* **TASK INSTRUCTIONS**
Reproduce every line of the data below verbatim, leaving out the pictures.

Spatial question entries
☆ ☆ ☆ ☆
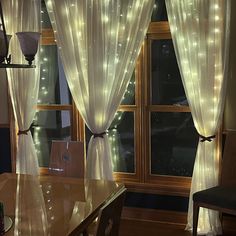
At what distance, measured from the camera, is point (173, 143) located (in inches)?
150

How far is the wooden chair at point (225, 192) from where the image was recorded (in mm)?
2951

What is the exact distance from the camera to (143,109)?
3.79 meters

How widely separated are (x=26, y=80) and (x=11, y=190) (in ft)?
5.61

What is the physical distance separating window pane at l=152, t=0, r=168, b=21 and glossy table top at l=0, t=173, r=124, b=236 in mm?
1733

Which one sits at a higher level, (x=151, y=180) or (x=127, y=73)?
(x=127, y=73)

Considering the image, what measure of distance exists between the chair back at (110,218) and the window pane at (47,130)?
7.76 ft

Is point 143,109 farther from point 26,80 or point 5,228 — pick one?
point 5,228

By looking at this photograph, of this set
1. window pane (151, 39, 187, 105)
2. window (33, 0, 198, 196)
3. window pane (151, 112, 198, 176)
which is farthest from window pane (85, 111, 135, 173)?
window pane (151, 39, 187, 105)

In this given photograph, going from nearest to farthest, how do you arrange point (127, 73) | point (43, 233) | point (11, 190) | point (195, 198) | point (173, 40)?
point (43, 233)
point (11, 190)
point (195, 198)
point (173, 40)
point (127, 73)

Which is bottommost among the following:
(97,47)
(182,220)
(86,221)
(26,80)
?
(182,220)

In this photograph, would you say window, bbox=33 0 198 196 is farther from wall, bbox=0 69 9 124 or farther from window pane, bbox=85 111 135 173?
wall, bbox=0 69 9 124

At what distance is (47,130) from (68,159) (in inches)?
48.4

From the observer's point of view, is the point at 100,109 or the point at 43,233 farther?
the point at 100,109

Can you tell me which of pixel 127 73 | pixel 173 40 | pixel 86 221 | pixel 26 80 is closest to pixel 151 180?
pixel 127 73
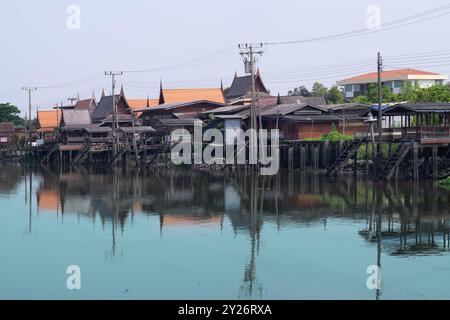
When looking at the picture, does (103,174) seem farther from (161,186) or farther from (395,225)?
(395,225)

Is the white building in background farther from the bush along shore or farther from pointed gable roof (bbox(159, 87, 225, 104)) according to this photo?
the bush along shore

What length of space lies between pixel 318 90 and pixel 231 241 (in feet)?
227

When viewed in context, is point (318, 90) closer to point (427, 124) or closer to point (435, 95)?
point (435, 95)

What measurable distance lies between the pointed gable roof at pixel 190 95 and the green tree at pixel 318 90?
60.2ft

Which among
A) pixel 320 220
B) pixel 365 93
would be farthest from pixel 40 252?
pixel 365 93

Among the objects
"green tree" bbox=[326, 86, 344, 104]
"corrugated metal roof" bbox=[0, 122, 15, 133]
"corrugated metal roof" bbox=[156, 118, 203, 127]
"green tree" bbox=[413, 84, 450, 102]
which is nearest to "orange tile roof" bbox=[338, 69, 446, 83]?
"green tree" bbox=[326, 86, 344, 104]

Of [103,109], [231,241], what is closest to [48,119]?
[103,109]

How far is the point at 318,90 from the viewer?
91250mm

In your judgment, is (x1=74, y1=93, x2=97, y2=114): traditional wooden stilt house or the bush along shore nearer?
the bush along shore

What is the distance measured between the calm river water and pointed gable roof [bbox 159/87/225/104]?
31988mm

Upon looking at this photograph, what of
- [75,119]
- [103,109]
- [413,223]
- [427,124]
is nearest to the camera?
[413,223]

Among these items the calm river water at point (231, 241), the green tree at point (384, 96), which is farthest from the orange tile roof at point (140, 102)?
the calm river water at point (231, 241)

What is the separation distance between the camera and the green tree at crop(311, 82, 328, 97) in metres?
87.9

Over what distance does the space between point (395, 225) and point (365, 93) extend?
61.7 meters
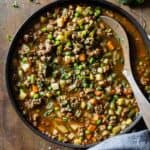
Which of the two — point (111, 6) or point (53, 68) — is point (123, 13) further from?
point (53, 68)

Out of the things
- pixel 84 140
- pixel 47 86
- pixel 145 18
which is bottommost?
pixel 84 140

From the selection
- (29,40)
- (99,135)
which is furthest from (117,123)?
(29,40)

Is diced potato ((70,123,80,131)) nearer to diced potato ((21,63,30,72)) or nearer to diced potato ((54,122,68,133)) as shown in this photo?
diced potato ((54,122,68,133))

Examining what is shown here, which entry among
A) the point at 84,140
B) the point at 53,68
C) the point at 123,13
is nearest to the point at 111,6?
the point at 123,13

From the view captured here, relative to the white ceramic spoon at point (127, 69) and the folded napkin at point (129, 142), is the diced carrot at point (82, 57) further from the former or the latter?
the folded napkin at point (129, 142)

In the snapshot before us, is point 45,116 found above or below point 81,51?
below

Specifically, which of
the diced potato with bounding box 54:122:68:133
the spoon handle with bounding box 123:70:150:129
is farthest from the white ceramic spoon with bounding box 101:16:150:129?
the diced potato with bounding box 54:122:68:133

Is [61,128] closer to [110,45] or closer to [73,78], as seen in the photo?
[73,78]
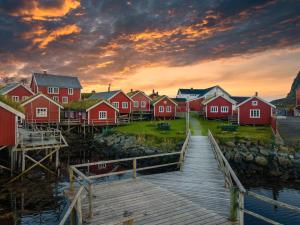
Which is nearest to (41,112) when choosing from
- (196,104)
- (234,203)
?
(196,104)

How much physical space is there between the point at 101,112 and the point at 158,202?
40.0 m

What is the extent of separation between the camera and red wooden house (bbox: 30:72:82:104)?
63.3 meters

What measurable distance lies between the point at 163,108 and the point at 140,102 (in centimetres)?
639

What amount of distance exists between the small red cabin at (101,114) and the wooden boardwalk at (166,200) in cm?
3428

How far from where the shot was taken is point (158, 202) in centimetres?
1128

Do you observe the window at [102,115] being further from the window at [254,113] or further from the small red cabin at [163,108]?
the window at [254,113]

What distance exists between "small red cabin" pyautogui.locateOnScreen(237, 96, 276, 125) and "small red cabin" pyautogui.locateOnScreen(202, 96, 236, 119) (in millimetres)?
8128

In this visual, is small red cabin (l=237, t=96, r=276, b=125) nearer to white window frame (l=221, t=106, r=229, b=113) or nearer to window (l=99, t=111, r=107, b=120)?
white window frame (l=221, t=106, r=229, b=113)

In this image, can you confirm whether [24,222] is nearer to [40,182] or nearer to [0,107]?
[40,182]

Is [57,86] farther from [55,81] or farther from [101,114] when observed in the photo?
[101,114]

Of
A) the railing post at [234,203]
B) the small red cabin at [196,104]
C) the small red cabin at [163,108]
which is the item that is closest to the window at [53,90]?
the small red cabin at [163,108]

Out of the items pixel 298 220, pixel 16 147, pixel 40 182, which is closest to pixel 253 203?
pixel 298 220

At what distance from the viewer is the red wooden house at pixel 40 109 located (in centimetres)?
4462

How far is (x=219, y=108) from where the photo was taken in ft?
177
☆ ☆ ☆ ☆
* **THE ANSWER**
At what distance, measured from the camera, is point (173, 143) located (in inches)?
150

How far is the wooden chair at point (225, 192) from where the image was recorded (in mm)?
2951

What is the exact distance from the camera to (143,109)?
3.79 meters

How widely separated are (x=26, y=80) and (x=11, y=190) (in ft)?
5.61

What is the physical distance separating window pane at l=152, t=0, r=168, b=21 and glossy table top at l=0, t=173, r=124, b=236 in mm?
1733

Which one sits at a higher level, (x=151, y=180) or (x=127, y=73)?
(x=127, y=73)

Considering the image, what measure of distance exists between the chair back at (110,218) and the window pane at (47,130)?
7.76 ft

Is point 143,109 farther from point 26,80 or point 5,228 — pick one?
point 5,228

By looking at this photograph, of this set
1. window pane (151, 39, 187, 105)
2. window (33, 0, 198, 196)
3. window pane (151, 112, 198, 176)
which is farthest from window pane (85, 111, 135, 173)?
window pane (151, 39, 187, 105)

In this given photograph, going from nearest to farthest, how do you arrange point (127, 73) | point (43, 233) | point (11, 190) | point (195, 198) | point (173, 40)?
point (43, 233)
point (11, 190)
point (195, 198)
point (173, 40)
point (127, 73)

Which is bottommost among the following:
(97,47)
(182,220)
(86,221)
(26,80)
?
(182,220)

In this photograph, would you say window, bbox=33 0 198 196 is farther from wall, bbox=0 69 9 124 or farther from window pane, bbox=85 111 135 173?
wall, bbox=0 69 9 124

At what distance is (47,130) from (68,159) (in inches)?
48.4

From the observer's point of view, is the point at 100,109 or the point at 43,233 farther?
the point at 100,109

Can you tell me which of pixel 127 73 | pixel 173 40 | pixel 86 221 | pixel 26 80 is closest to pixel 151 180?
pixel 127 73
When looking at the picture, does (103,174) seem farther from (161,186) or farther from (395,225)?
(395,225)

Is the white building in background farther from the bush along shore or farther from pointed gable roof (bbox(159, 87, 225, 104)) according to this photo?
the bush along shore

What length of space lies between pixel 318 90 and pixel 231 241 (in feet)?
227

When viewed in context, is point (318, 90) closer to point (427, 124) or closer to point (435, 95)?
point (435, 95)

What measurable distance lies between the pointed gable roof at pixel 190 95 and the green tree at pixel 318 90?
60.2ft

Which among
A) pixel 320 220
B) pixel 365 93
would be farthest from pixel 40 252?
pixel 365 93

Among the objects
"green tree" bbox=[326, 86, 344, 104]
"corrugated metal roof" bbox=[0, 122, 15, 133]
"corrugated metal roof" bbox=[156, 118, 203, 127]
"green tree" bbox=[413, 84, 450, 102]
which is nearest to "orange tile roof" bbox=[338, 69, 446, 83]?
"green tree" bbox=[326, 86, 344, 104]

Of [103,109], [231,241], what is closest to [48,119]?
[103,109]

How far is the point at 318,90 from the viewer?
91250mm

In your judgment, is (x1=74, y1=93, x2=97, y2=114): traditional wooden stilt house or the bush along shore nearer?
the bush along shore

What is the distance measured between the calm river water and pointed gable roof [bbox 159/87/225/104]?
31988mm

Upon looking at this photograph, what of
- [75,119]
- [103,109]
- [413,223]
- [427,124]
is nearest to the camera?
[413,223]

Among these items the calm river water at point (231, 241), the green tree at point (384, 96), which is farthest from the orange tile roof at point (140, 102)?
the calm river water at point (231, 241)

What is the separation distance between the camera and the green tree at crop(311, 82, 328, 97) in metres?
87.9

Over what distance does the space between point (395, 225) and point (365, 93) extend?
61.7 meters
Which of the two — point (111, 6) or point (53, 68) — is point (123, 13) further from?
point (53, 68)

Out of the things
- pixel 84 140
- pixel 47 86
- pixel 145 18
which is bottommost?
pixel 84 140

From the selection
- (29,40)
- (99,135)
which is furthest from (117,123)?
(29,40)

Is diced potato ((70,123,80,131)) nearer to diced potato ((21,63,30,72)) or nearer to diced potato ((54,122,68,133)) as shown in this photo?
diced potato ((54,122,68,133))

Examining what is shown here, which entry among
A) the point at 84,140
B) the point at 53,68
C) the point at 123,13
is nearest to the point at 111,6?
the point at 123,13

From the view captured here, relative to the white ceramic spoon at point (127, 69) and the folded napkin at point (129, 142), is the diced carrot at point (82, 57) further from the former or the latter?
the folded napkin at point (129, 142)

In the snapshot before us, is point 45,116 found above or below point 81,51?
below

Specifically, which of
the diced potato with bounding box 54:122:68:133
the spoon handle with bounding box 123:70:150:129
is farthest from the white ceramic spoon with bounding box 101:16:150:129?
the diced potato with bounding box 54:122:68:133

Is [61,128] closer to [110,45] or closer to [73,78], as seen in the photo?
[73,78]
Which is nearest to (41,112) when choosing from
- (196,104)
- (234,203)
?
(196,104)

How much physical space is there between the point at 101,112 and the point at 158,202?
40.0 m

What is the extent of separation between the camera and red wooden house (bbox: 30:72:82:104)?
63.3 meters

What measurable distance lies between the point at 163,108 and the point at 140,102 (in centimetres)?
639

What amount of distance exists between the small red cabin at (101,114) and the wooden boardwalk at (166,200) in cm?
3428

How far from where the shot was taken is point (158, 202) in centimetres?
1128

Do you observe the window at [102,115] being further from the window at [254,113] or further from the small red cabin at [163,108]?
the window at [254,113]

What distance exists between "small red cabin" pyautogui.locateOnScreen(237, 96, 276, 125) and "small red cabin" pyautogui.locateOnScreen(202, 96, 236, 119) (in millimetres)?
8128

In this visual, is small red cabin (l=237, t=96, r=276, b=125) nearer to white window frame (l=221, t=106, r=229, b=113) or nearer to window (l=99, t=111, r=107, b=120)?
white window frame (l=221, t=106, r=229, b=113)

In this image, can you confirm whether [24,222] is nearer to [40,182] or nearer to [0,107]?
[40,182]

Is [57,86] farther from [55,81] or farther from [101,114] when observed in the photo?
[101,114]

Of
A) the railing post at [234,203]
B) the small red cabin at [196,104]
C) the small red cabin at [163,108]
which is the item that is closest to the window at [53,90]?
the small red cabin at [163,108]

Out of the items pixel 298 220, pixel 16 147, pixel 40 182, which is closest to pixel 253 203?
pixel 298 220

At what distance from the viewer is the red wooden house at pixel 40 109 located (in centimetres)?
4462

How far is (x=219, y=108) from where the photo was taken in ft?
177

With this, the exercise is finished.